Extract every row below that contains the string "located" and copy each one in full. The match is case-sensitive.

* DATA RECORDS *
_ _ _ _ _ _ _

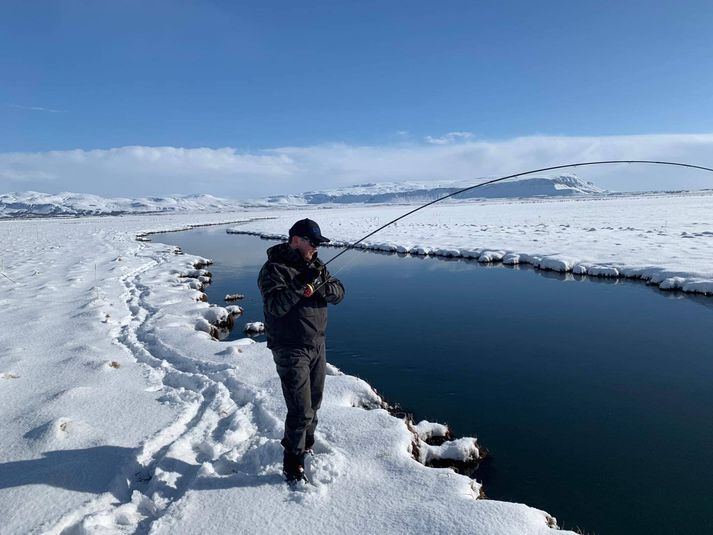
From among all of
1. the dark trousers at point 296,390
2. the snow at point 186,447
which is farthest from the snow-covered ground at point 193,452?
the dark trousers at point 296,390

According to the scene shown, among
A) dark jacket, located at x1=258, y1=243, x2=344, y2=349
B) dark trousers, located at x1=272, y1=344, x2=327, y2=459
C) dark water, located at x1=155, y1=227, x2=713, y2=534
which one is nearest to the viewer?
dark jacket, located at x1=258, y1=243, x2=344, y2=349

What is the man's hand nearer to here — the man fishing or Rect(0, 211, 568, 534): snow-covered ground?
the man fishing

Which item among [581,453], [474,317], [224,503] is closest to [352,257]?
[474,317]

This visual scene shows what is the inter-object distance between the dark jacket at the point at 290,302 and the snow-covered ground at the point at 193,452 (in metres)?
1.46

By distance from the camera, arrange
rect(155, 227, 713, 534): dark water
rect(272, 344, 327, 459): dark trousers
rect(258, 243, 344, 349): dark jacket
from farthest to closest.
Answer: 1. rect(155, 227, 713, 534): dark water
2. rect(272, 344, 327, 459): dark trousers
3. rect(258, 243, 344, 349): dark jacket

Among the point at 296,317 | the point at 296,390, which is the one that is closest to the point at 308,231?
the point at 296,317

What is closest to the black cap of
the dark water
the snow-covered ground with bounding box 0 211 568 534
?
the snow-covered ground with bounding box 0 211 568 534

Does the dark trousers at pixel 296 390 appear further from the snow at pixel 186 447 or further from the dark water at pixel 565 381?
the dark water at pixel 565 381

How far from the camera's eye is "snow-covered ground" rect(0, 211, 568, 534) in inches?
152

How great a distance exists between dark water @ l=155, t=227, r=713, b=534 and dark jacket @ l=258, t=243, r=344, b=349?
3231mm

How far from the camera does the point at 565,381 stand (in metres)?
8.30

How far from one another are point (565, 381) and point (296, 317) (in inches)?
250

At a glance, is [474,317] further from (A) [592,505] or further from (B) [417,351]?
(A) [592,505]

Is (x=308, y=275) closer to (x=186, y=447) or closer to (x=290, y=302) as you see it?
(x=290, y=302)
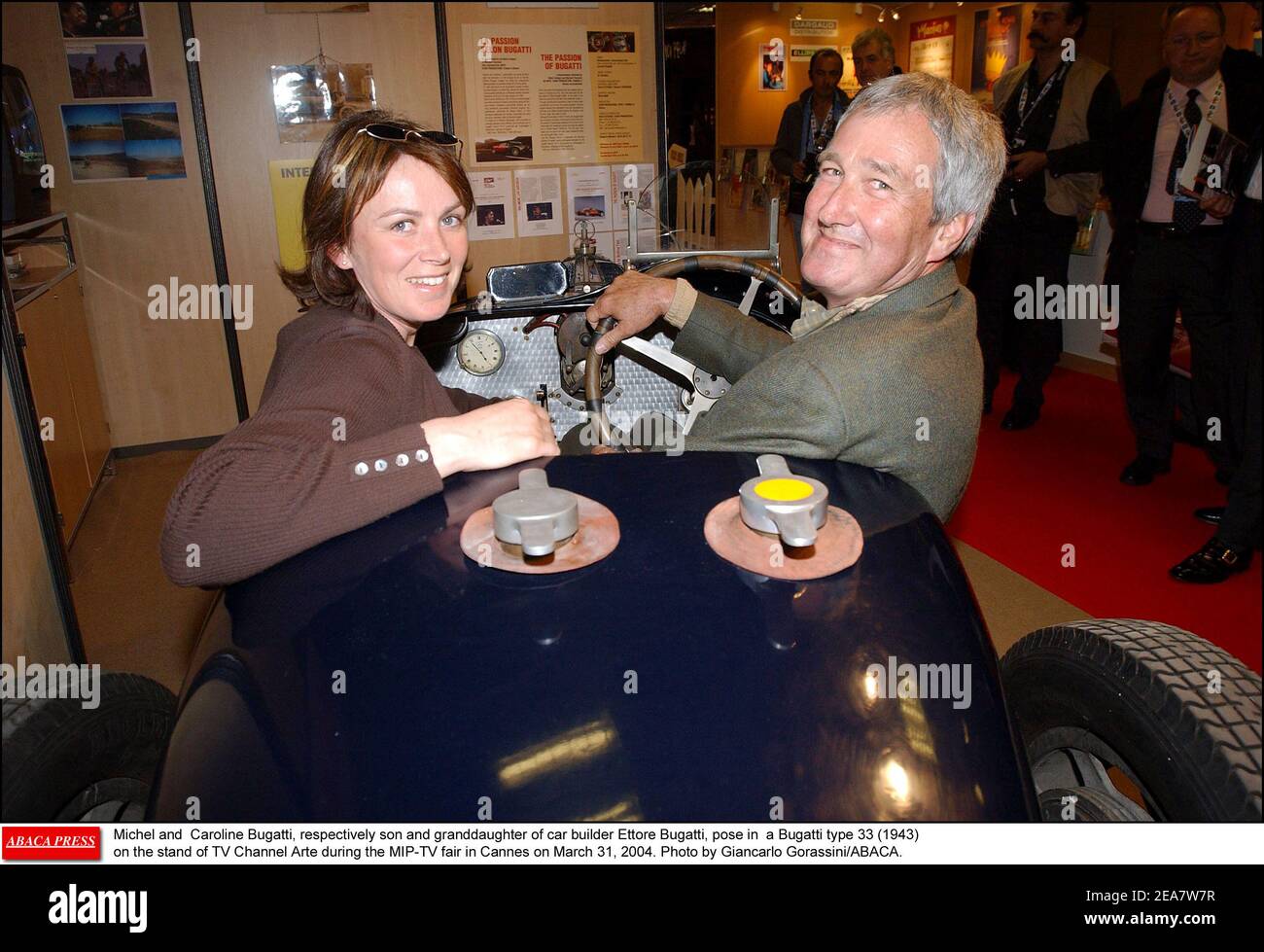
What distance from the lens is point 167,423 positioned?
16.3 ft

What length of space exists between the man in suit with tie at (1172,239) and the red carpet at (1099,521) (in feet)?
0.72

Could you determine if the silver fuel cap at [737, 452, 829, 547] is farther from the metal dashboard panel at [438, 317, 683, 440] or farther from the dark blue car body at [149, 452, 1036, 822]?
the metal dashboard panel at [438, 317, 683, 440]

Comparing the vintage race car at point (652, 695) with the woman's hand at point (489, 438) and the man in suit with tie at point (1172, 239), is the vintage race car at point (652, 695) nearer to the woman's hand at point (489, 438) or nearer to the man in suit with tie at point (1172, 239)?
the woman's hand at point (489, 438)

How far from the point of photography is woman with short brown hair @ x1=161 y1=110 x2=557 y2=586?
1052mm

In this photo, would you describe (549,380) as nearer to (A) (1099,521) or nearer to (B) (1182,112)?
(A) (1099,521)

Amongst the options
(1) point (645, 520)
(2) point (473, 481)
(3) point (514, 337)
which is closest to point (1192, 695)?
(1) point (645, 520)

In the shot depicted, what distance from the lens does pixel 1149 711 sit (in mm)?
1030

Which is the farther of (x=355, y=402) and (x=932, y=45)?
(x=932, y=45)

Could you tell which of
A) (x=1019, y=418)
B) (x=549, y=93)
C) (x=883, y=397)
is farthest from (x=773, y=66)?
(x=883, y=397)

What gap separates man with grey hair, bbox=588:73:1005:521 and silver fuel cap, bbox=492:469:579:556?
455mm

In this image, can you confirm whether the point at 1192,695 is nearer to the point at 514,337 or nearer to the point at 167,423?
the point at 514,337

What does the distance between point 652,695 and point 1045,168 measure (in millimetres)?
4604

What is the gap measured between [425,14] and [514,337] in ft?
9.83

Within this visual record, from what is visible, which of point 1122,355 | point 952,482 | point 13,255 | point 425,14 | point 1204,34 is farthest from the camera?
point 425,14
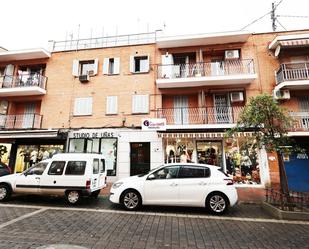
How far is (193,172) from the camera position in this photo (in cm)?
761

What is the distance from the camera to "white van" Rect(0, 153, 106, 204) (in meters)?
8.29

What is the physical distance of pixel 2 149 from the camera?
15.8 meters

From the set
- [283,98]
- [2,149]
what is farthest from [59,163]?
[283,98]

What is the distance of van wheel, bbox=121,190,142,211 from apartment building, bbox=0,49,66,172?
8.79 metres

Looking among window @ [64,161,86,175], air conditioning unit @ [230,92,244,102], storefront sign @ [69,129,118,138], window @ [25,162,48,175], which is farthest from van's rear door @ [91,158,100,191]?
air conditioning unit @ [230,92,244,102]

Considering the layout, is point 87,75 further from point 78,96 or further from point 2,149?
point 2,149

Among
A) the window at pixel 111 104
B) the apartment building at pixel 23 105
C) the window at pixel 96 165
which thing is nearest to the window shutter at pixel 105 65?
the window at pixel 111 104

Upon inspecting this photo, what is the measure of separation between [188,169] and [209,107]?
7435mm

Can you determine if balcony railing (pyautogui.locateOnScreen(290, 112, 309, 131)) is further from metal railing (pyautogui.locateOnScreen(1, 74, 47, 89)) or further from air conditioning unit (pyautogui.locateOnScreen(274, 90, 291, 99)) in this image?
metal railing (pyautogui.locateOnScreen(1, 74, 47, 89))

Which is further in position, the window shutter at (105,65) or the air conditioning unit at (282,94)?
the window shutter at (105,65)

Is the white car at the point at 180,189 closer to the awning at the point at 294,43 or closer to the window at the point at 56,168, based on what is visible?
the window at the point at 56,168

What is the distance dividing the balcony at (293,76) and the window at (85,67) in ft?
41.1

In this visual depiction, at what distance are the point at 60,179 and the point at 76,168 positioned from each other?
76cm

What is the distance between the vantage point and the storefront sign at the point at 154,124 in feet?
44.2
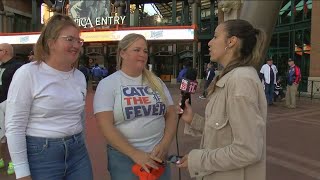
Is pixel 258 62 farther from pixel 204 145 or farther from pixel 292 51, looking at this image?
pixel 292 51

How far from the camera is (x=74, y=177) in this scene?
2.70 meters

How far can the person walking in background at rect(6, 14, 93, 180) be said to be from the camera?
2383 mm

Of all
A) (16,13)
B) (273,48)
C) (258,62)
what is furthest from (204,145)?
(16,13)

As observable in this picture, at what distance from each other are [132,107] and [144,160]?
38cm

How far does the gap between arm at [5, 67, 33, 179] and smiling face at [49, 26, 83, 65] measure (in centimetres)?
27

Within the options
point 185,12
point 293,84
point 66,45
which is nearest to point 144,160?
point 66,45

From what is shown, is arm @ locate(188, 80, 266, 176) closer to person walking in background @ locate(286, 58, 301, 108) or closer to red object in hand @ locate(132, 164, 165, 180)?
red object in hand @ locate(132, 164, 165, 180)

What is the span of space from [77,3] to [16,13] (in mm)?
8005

_ _ _ _ _ _ _

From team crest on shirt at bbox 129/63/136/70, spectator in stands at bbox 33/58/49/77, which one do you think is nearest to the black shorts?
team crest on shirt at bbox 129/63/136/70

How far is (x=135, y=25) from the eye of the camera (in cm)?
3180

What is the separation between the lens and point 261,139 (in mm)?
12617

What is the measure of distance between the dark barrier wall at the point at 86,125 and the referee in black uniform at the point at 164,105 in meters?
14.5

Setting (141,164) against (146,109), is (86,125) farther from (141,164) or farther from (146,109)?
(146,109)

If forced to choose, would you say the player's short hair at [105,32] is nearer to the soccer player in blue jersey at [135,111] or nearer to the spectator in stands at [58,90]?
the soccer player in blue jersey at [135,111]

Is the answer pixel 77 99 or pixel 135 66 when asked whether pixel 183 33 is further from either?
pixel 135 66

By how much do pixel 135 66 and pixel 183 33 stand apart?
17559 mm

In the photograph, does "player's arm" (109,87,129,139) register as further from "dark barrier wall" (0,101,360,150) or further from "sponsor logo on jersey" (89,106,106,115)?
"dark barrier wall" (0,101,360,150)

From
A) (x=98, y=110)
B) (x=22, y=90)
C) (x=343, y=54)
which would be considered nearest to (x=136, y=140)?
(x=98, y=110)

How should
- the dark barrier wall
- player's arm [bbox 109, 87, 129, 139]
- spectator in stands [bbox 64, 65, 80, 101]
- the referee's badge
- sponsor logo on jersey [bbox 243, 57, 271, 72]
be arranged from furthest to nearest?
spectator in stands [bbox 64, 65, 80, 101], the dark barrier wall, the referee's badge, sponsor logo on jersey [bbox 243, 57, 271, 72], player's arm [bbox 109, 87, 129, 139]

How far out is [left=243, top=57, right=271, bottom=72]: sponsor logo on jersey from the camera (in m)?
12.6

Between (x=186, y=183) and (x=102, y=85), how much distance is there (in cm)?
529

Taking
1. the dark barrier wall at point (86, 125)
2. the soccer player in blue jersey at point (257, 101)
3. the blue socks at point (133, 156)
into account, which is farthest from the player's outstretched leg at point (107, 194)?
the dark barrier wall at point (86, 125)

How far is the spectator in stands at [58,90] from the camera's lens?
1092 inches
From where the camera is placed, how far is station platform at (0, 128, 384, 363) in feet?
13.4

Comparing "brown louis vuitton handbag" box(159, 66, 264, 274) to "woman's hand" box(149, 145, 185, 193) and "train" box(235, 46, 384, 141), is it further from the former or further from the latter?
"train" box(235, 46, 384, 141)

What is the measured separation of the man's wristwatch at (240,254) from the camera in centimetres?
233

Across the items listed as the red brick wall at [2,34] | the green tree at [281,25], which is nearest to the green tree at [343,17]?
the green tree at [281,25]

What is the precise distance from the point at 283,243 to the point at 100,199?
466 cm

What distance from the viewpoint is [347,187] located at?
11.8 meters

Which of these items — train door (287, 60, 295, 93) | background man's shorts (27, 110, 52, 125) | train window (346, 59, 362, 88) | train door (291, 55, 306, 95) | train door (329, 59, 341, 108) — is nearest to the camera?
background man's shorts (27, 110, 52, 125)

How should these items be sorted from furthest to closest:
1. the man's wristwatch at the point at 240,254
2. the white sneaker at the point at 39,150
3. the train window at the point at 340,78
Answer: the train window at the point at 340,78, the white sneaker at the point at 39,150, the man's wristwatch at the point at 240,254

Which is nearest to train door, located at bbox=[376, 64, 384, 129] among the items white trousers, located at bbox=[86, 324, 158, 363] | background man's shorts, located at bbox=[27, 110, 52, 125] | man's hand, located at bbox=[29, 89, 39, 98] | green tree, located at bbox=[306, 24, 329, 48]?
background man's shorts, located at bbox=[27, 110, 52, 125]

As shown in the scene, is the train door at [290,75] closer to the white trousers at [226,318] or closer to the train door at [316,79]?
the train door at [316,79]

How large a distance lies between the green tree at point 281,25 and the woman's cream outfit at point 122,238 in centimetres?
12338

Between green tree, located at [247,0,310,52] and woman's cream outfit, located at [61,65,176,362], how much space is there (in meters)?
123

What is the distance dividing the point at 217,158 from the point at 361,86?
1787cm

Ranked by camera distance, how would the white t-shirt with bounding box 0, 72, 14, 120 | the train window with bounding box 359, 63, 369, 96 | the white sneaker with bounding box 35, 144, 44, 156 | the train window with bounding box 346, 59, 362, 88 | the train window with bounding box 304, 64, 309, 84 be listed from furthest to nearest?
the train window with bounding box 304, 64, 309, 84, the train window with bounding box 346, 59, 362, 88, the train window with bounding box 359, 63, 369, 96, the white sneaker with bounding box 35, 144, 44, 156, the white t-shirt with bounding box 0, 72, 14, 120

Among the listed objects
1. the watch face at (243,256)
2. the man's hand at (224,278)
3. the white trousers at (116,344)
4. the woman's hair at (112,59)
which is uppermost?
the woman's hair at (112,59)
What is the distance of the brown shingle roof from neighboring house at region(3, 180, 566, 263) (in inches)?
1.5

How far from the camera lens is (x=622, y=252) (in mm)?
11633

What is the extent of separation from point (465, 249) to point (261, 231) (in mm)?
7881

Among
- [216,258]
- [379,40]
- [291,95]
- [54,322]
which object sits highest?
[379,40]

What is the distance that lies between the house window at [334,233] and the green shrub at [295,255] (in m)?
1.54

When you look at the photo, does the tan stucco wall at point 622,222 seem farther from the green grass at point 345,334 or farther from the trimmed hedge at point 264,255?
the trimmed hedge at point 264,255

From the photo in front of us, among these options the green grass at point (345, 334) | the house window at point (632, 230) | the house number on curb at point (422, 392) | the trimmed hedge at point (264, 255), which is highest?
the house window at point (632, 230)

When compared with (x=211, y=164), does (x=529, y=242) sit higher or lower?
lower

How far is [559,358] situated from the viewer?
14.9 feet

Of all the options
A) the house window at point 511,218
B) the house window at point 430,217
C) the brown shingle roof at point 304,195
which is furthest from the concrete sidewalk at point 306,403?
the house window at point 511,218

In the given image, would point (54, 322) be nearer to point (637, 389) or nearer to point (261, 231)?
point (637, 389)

_ _ _ _ _ _ _

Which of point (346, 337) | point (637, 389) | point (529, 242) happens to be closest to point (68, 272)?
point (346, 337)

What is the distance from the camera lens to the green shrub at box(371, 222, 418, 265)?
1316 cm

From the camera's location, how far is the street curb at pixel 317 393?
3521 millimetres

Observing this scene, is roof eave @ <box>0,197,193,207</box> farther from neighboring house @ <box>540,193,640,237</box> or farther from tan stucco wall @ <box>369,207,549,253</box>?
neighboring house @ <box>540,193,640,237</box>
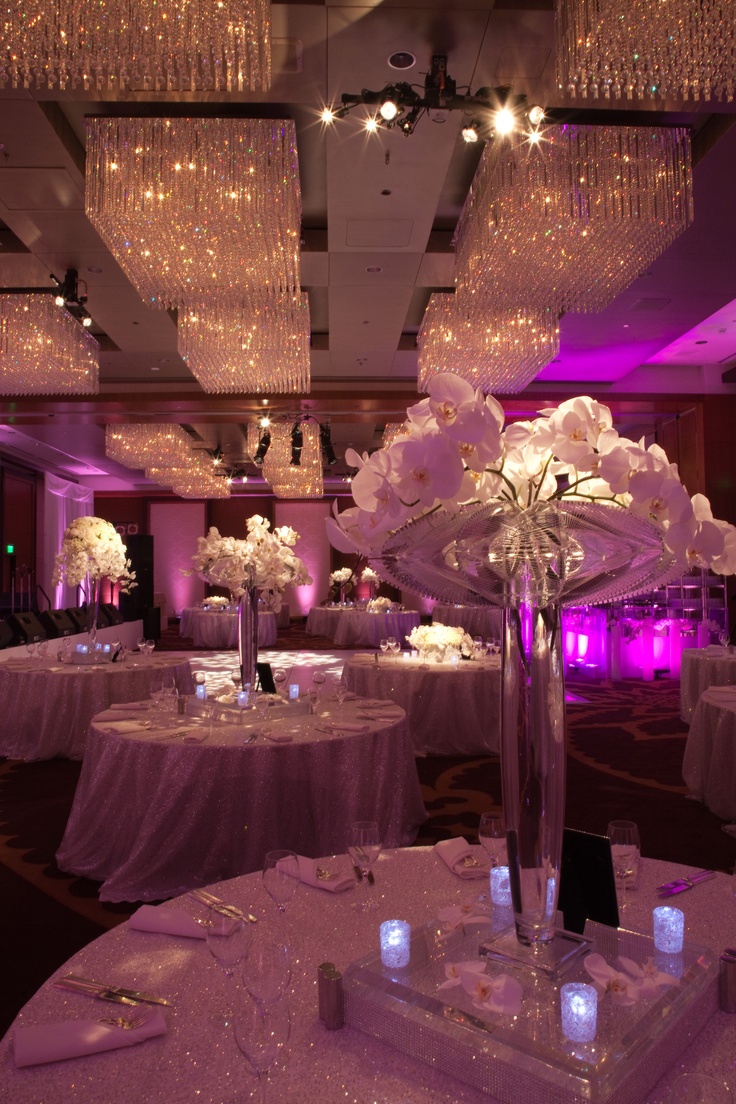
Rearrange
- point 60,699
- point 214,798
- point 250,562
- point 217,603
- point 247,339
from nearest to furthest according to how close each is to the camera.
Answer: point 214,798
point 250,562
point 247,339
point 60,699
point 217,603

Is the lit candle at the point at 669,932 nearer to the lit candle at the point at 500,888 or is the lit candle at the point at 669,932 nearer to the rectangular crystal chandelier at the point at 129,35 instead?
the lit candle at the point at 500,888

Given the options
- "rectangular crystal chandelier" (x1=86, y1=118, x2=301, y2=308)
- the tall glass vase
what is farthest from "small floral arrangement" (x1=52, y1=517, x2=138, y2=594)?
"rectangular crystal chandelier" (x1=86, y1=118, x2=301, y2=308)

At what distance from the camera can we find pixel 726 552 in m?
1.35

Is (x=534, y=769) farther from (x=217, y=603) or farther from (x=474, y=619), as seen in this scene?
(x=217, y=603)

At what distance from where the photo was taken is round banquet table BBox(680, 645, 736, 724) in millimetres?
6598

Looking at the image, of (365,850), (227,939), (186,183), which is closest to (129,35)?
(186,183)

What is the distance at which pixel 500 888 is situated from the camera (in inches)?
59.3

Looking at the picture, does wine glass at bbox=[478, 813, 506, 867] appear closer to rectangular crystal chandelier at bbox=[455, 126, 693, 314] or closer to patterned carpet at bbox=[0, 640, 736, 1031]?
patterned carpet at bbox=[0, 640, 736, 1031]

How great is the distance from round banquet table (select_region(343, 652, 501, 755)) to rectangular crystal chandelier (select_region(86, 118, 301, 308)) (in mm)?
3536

_ _ _ _ _ _ _

* WRITTEN SOLUTION *
A) dark jacket, located at x1=258, y1=243, x2=344, y2=349
B) dark trousers, located at x1=272, y1=344, x2=327, y2=459
C) dark water, located at x1=155, y1=227, x2=713, y2=534
dark jacket, located at x1=258, y1=243, x2=344, y2=349
What distance from the viewpoint is [347,187] located at?
Which is nearest to train door, located at bbox=[376, 64, 384, 129] among the items white trousers, located at bbox=[86, 324, 158, 363] | background man's shorts, located at bbox=[27, 110, 52, 125] | man's hand, located at bbox=[29, 89, 39, 98] | green tree, located at bbox=[306, 24, 329, 48]?
background man's shorts, located at bbox=[27, 110, 52, 125]
Between green tree, located at [247,0,310,52] and woman's cream outfit, located at [61,65,176,362], how much space is there (in meters)?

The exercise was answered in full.